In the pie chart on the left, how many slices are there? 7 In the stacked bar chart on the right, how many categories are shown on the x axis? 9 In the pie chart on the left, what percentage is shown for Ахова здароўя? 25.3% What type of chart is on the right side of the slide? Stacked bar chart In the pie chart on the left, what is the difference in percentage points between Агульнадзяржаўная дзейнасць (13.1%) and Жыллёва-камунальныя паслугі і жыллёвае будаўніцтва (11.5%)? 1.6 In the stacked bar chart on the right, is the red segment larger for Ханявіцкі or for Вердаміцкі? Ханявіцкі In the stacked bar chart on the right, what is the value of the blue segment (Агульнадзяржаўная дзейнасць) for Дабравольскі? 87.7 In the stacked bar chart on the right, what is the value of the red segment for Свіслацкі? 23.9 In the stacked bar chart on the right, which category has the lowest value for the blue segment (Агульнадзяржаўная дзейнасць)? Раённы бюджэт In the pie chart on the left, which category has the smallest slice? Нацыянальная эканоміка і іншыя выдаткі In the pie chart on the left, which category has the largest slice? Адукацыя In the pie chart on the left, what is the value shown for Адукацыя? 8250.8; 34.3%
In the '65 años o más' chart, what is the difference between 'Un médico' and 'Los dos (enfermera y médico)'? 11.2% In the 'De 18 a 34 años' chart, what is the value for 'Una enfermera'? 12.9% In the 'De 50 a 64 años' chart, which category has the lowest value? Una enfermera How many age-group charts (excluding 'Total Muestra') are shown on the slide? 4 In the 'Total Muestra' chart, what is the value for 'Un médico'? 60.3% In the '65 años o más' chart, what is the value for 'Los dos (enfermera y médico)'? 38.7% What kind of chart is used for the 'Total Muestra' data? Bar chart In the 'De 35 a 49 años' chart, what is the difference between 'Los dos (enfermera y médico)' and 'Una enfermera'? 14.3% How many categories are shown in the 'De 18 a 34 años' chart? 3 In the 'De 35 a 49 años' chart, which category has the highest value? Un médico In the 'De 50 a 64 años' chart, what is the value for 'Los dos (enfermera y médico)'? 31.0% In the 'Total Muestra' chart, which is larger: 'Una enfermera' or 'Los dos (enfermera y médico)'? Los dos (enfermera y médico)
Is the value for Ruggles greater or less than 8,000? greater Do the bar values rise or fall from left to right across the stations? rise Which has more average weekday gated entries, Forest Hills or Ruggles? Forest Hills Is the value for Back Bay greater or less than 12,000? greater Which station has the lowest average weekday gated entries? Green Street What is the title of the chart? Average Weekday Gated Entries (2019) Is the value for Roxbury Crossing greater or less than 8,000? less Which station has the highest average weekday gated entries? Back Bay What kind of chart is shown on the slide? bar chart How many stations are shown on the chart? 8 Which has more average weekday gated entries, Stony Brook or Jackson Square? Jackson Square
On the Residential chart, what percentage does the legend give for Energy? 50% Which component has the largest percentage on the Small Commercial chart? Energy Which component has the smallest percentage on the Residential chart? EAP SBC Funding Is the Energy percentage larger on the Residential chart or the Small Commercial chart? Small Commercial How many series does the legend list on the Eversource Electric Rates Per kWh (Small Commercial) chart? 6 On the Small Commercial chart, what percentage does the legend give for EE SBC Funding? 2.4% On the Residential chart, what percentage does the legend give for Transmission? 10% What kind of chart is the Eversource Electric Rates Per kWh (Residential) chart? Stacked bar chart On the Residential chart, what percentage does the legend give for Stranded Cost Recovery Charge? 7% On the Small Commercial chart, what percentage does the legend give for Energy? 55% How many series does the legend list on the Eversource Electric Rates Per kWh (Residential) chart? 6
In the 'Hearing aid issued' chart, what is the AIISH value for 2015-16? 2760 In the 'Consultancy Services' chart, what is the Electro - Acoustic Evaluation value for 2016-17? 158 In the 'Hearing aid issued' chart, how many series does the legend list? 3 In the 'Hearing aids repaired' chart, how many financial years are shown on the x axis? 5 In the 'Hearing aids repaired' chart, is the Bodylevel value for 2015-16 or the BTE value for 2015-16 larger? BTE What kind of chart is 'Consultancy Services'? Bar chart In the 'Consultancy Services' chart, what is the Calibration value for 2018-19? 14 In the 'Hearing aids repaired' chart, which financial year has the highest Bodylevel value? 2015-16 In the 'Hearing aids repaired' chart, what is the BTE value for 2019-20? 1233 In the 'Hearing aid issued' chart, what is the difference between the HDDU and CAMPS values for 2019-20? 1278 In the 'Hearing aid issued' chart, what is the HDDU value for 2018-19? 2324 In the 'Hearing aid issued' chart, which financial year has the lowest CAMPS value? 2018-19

▶ WHAT YOU SHOULD DO
Identify each line among the items above that contains the string "values", and reproduce every such line in full.

▶ RESPONSE
Is the value for Ruggles greater or less than 8,000? greater Do the bar values rise or fall from left to right across the stations? rise Which has more average weekday gated entries, Forest Hills or Ruggles? Forest Hills Is the value for Back Bay greater or less than 12,000? greater Which station has the lowest average weekday gated entries? Green Street What is the title of the chart? Average Weekday Gated Entries (2019) Is the value for Roxbury Crossing greater or less than 8,000? less Which station has the highest average weekday gated entries? Back Bay What kind of chart is shown on the slide? bar chart How many stations are shown on the chart? 8 Which has more average weekday gated entries, Stony Brook or Jackson Square? Jackson Square
In the 'Hearing aid issued' chart, what is the AIISH value for 2015-16? 2760 In the 'Consultancy Services' chart, what is the Electro - Acoustic Evaluation value for 2016-17? 158 In the 'Hearing aid issued' chart, how many series does the legend list? 3 In the 'Hearing aids repaired' chart, how many financial years are shown on the x axis? 5 In the 'Hearing aids repaired' chart, is the Bodylevel value for 2015-16 or the BTE value for 2015-16 larger? BTE What kind of chart is 'Consultancy Services'? Bar chart In the 'Consultancy Services' chart, what is the Calibration value for 2018-19? 14 In the 'Hearing aids repaired' chart, which financial year has the highest Bodylevel value? 2015-16 In the 'Hearing aids repaired' chart, what is the BTE value for 2019-20? 1233 In the 'Hearing aid issued' chart, what is the difference between the HDDU and CAMPS values for 2019-20? 1278 In the 'Hearing aid issued' chart, what is the HDDU value for 2018-19? 2324 In the 'Hearing aid issued' chart, which financial year has the lowest CAMPS value? 2018-19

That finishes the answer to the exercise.